Gaspar assegurou então perante os deputados que é este o orçamento que permitirá assegurar essa sustentabilidade das Finanças Públicas e assegurar o cumprimento das obrigações a nível europeu.

O socialista João Galamba havia posto em causa a capacidade do Governo de controlar a evolução da dívida, estabilizar o setor financeiro e criar condições de competitividade no país.
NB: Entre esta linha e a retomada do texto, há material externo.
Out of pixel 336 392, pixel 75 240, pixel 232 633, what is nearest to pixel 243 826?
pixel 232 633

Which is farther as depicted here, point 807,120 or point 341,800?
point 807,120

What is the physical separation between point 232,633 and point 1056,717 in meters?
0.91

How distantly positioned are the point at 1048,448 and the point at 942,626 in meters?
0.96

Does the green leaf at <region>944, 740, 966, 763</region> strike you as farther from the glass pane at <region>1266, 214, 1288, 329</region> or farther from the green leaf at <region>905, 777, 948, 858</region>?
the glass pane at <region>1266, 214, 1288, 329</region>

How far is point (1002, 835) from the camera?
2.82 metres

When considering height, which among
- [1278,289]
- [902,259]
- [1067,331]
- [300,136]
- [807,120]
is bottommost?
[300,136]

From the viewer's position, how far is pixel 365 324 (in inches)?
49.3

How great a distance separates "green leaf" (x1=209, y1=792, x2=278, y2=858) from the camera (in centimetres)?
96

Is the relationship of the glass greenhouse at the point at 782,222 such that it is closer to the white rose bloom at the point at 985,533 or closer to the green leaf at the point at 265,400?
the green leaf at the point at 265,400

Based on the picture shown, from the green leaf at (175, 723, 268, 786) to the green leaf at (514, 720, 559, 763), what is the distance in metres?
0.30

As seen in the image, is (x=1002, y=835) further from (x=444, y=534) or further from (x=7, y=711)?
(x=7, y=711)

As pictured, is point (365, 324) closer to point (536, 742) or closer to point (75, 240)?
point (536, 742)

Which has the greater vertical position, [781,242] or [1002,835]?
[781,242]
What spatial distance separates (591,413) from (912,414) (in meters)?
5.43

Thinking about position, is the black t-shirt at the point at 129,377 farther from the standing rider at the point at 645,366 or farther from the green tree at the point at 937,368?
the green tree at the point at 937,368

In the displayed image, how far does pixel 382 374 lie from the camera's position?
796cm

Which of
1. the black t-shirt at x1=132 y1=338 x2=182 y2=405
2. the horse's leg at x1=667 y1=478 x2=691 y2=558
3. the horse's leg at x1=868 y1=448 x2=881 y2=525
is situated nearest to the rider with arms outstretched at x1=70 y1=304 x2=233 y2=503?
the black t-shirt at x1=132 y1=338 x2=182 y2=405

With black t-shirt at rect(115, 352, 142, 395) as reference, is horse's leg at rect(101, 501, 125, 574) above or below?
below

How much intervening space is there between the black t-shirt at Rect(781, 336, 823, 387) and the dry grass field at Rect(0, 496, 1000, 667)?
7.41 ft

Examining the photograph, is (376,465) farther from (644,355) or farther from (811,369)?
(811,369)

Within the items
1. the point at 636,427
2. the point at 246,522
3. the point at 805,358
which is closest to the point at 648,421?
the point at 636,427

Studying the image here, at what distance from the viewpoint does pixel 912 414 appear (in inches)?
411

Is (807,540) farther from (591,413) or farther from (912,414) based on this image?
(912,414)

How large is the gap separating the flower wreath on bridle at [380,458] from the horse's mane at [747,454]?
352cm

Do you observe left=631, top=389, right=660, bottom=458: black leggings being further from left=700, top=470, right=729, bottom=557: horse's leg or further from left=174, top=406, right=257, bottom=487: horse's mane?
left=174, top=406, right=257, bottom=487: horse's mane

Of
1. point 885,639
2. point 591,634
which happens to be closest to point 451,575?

O chefe das finanças portuguesas contrapôs com o ajustamento do saldo primário estrutural e o reforço de liquidez da banca.

“Entre 2011 e 2012, este indicador teve um ajustamento de mais de seis pontos percentuais do PIB, sendo que continuará com um ajustamento superior a um ponto percentual do PIB em 2013”, respondeu Gaspar após Galamba ter apontado os 130% de dívida como uma realidade de curto prazo para Portugal.

Assumindo que o ajustamento estrutural não é suficiente por si só para garantir a sustentabilidade da dívida, o governante explicou que “a sustentabilidade está assegurada pela consolidação orçamental e pela criação de condições que permitem a transição para uma trajetória de crescimento sustentado. A estabilidade financeira está a ser conseguida através do reforço da posição de capital e de liquidez dos bancos portugueses, que lhes permite agora começar a disponibilizar recursos para o financiamento do investimento produtivo”, e nestes fatores “se fundará a recuperação da competitividade e a criação de emprego”.